* _EXERCISE OBJECTIVE_: Each entry below is to be restated word for word, with no pictures carried over.

* _DATA_:
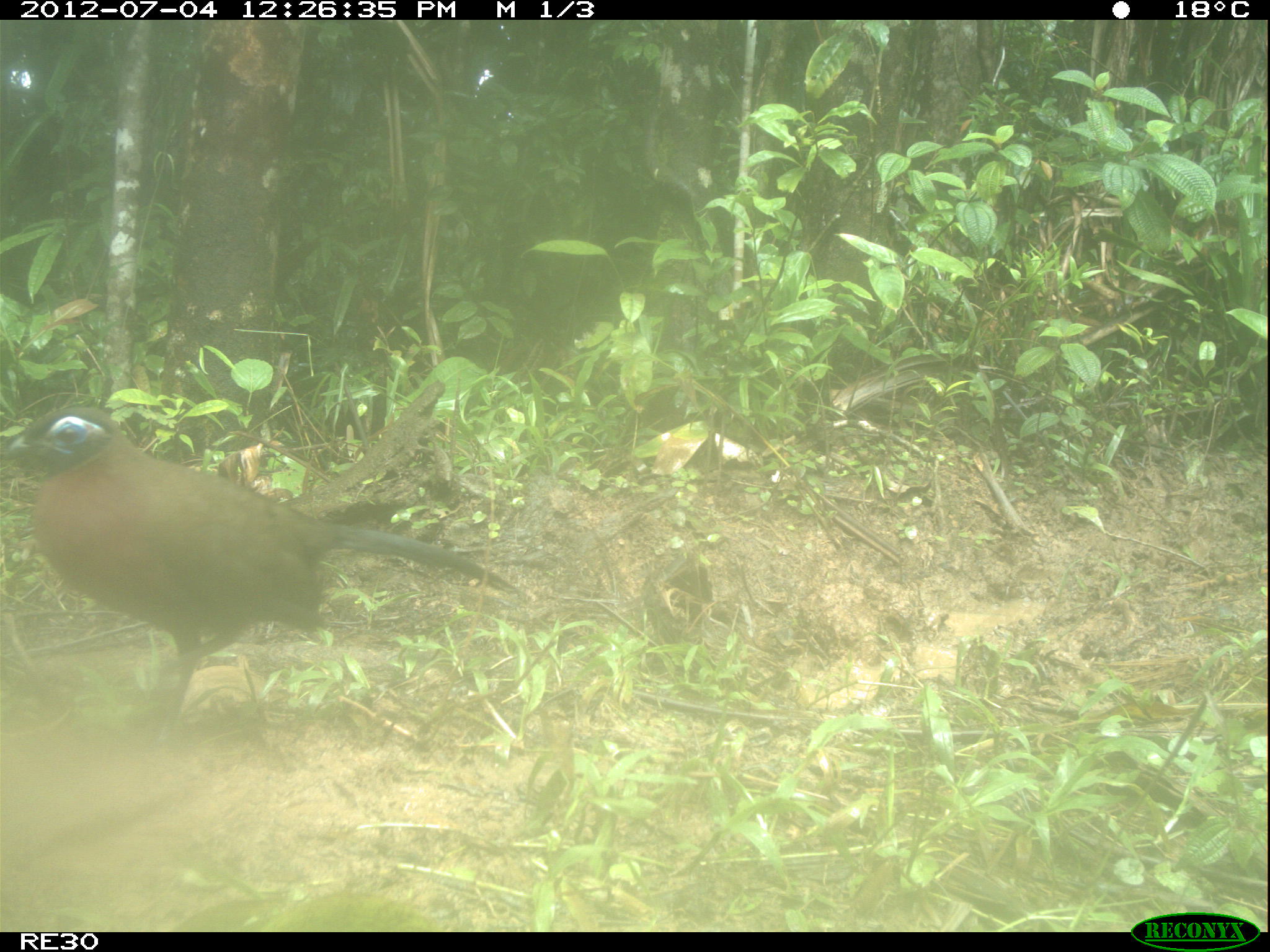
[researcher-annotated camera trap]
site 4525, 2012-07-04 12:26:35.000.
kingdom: Animalia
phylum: Chordata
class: Aves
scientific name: Aves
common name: bird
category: unknown bird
Unknown bird (bird) (Aves), count 1.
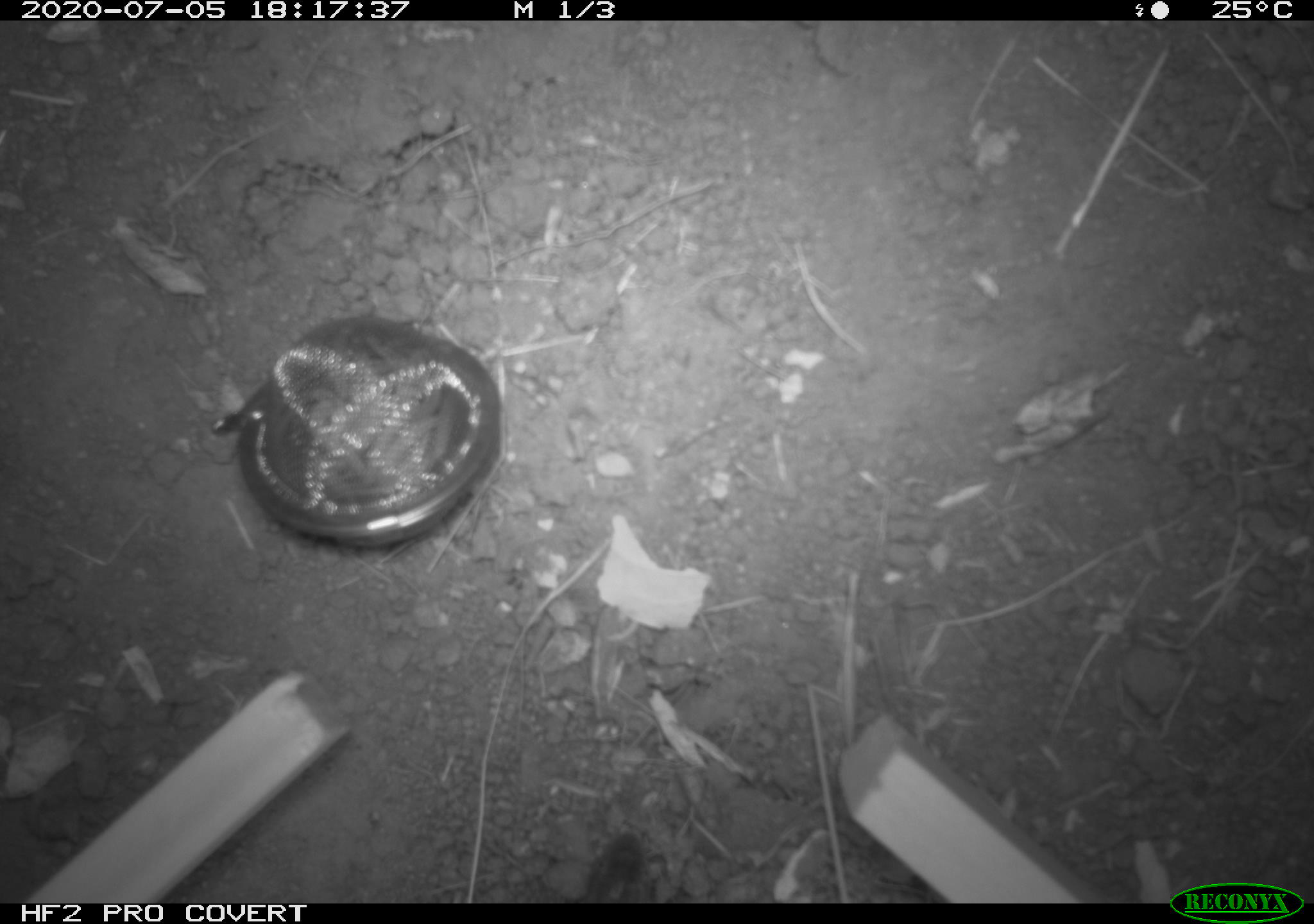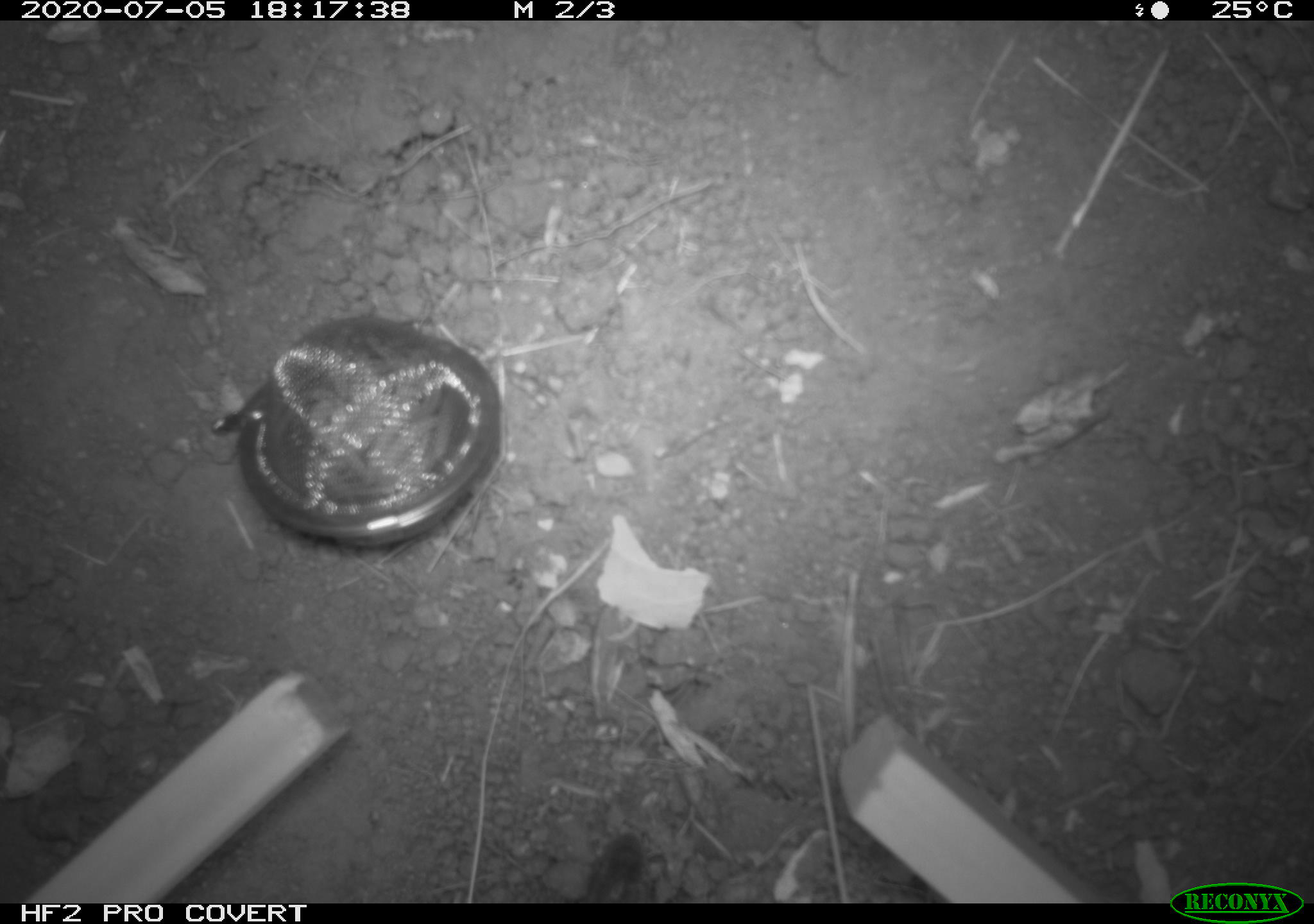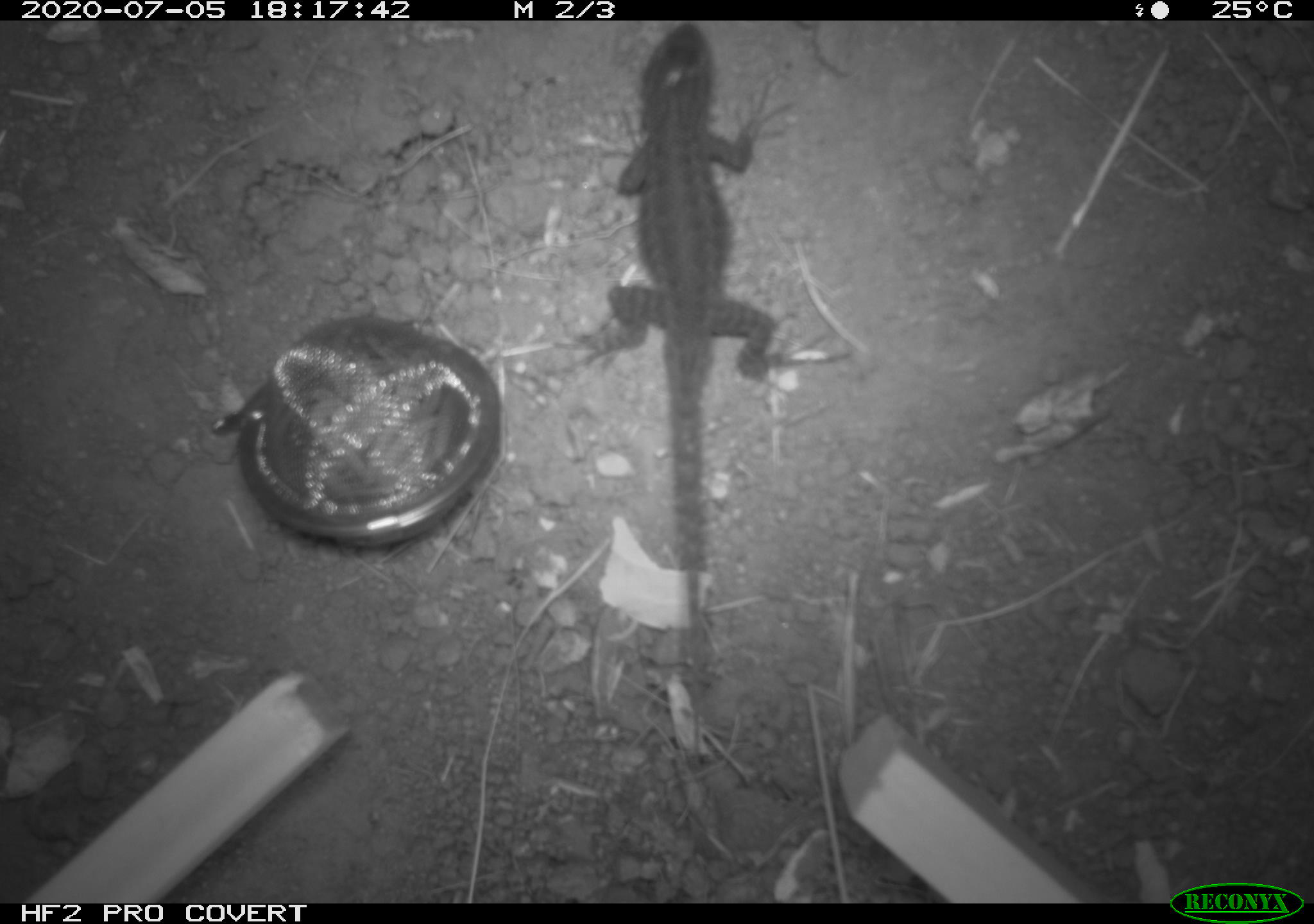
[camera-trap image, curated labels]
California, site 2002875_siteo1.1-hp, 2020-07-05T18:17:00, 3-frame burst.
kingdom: Animalia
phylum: Chordata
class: Reptilia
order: Squamata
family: Phrynosomatidae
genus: Sceloporus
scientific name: Sceloporus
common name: spiny lizards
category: sceloporus species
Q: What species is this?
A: Sceloporus species (spiny lizards) (Sceloporus).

* _THE ANSWER_:
[researcher-annotated camera trap]
site 4525, 2012-07-04 12:26:35.000.
kingdom: Animalia
phylum: Chordata
class: Aves
scientific name: Aves
common name: bird
category: unknown bird
Unknown bird (bird) (Aves), count 1.
[camera-trap image, curated labels]
California, site 2002875_siteo1.1-hp, 2020-07-05T18:17:00, 3-frame burst.
kingdom: Animalia
phylum: Chordata
class: Reptilia
order: Squamata
family: Phrynosomatidae
genus: Sceloporus
scientific name: Sceloporus
common name: spiny lizards
category: sceloporus species
Q: What species is this?
A: Sceloporus species (spiny lizards) (Sceloporus).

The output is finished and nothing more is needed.